--- Problem description ---
Transcribe the following records exactly, images excluded.

(Dataset entries)
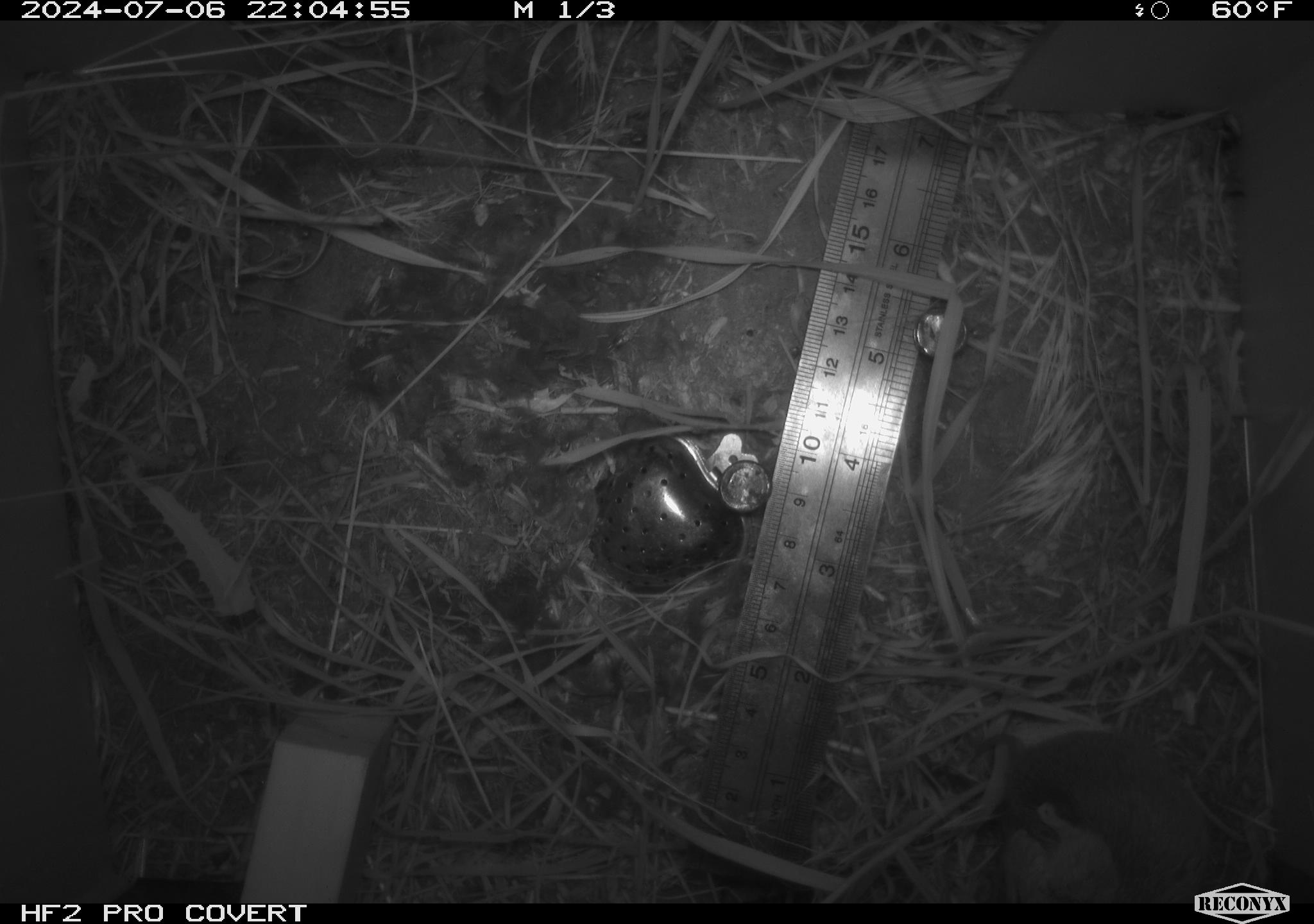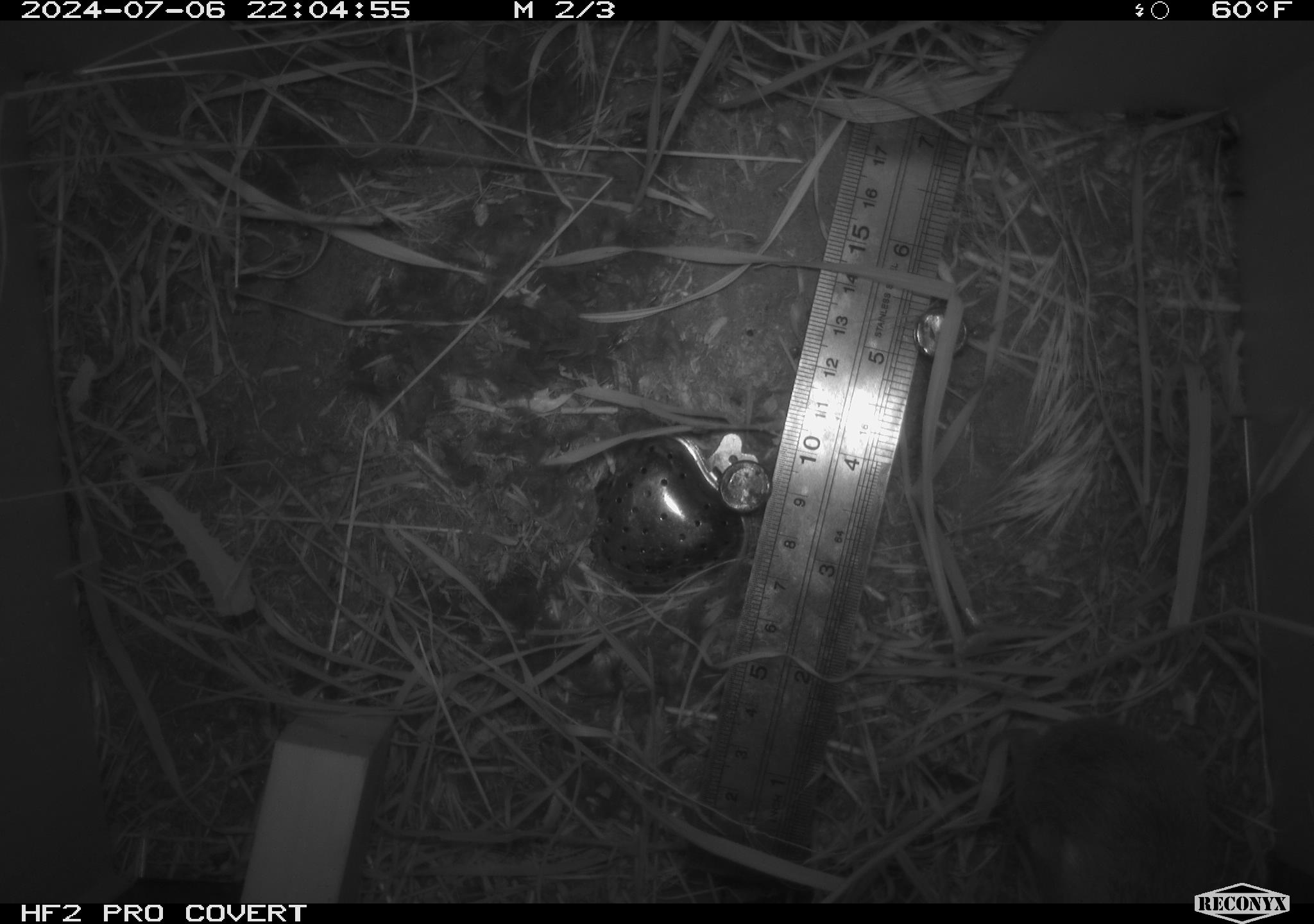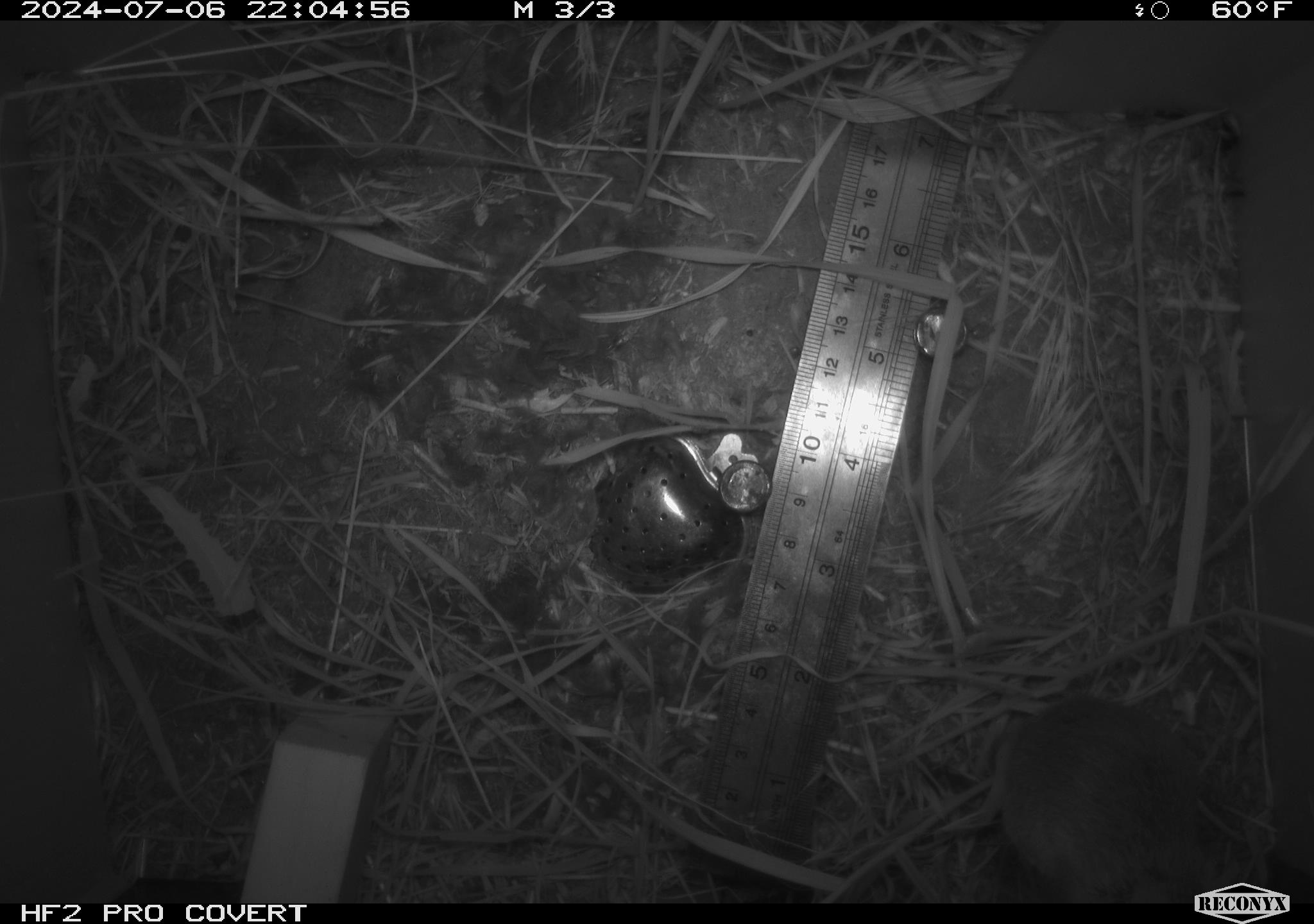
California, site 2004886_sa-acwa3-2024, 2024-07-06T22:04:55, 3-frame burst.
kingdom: Animalia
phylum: Chordata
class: Mammalia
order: Rodentia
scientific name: Rodentia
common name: mouse species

--- Exercise solution ---
California, site 2004886_sa-acwa3-2024, 2024-07-06T22:04:55, 3-frame burst.
kingdom: Animalia
phylum: Chordata
class: Mammalia
order: Rodentia
scientific name: Rodentia
common name: mouse species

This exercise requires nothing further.